F(1) = 1, F(2) = 1, F(3) = 1,F(4) = 1, F(n>4) = F(n - 1) + F(n-2) + F(n-3) + F(n-4)
Your task is to take a number as input, and print that Fibonacci number.

Input

Each line will contain an integers. Process to end of file.

Output

For each case, output the result in a line.

Sample

Inputcopy	Outputcopy
100	4203968145672990846840663646 Note: No generated Fibonacci number in excess of 2005 digits will be in the test data, ie. F(20) = 66526 has 5 digits.

用二维数组来储存数字


#include<iostream>
#include<set>
#include<vector>
#include<algorithm>
#include<string>
#include<cstring>
#include<queue>
#include<map>
#include<math.h>
#include<stack>
#include<string.h>


using namespace std;
typedef long long LL;
const int MAXN = 1e8;
int f[10000][600];

void init() {
	for (int i = 1; i <= 4; i++) {
		f[i][0] = 1;
	}
	for (int i = 5, t = 0, b = 0; i < 10000-2; i++) {
		t = 0, b = 0;
		for (int j = 0; j < 600-3; j++) {
			t = f[i - 1][j] + f[i - 2][j] + f[i - 3][j] + f[i - 4][j] + b;
			f[i][j] = t % MAXN;
			b = t / MAXN;
		}
	}
}

int main() {
	init();
	int n = 0;
	while (scanf("%d", &n) != EOF) {
		int fl = 1;
		for (int i = 600-5; i >= 0; i--) {
			if (fl == 1 && f[n][i] == 0) {
				continue;
			}
			else if (fl == 1) {
				printf("%d", f[n][i]);
				fl = 0;
			}
			else {
				printf("%08d", f[n][i]);
			}
		}
		cout << endl;
	}
	return 0;
}

或是

#include<iostream>
#include<cstdio>
#include<cstdlib>
#include<string>
#include<cstring>
#include<cmath>
#include<ctime>
#include<algorithm>
#include<utility>
#include<stack>
#include<queue>
#include<vector>
#include<set>
#include<map>

using namespace std;
typedef long long LL;
const int N = 10000, M = 3000;
char f[N][M+2];

void init();
void print(int I);


int main() {
	init();
	/*for (int i = 1; i < 100; i++)

* _MATERIAL PROVIDED_:

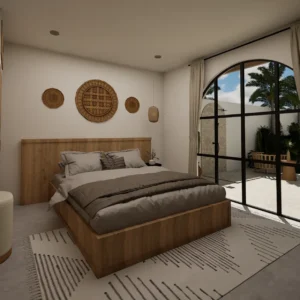 Villa Bocce TRIA - Image 10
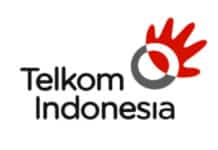 Telkom Dukung Peningkatan Kualitas Pariwisata Labuan Bajo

* _PROBLEM TO SOLVE_: In the Fibonacci problem text, list every name declared with "const int", together with the value each one receives.

* _SOLUTION_:
MAXN = 1e8
N = 10000
M = 3000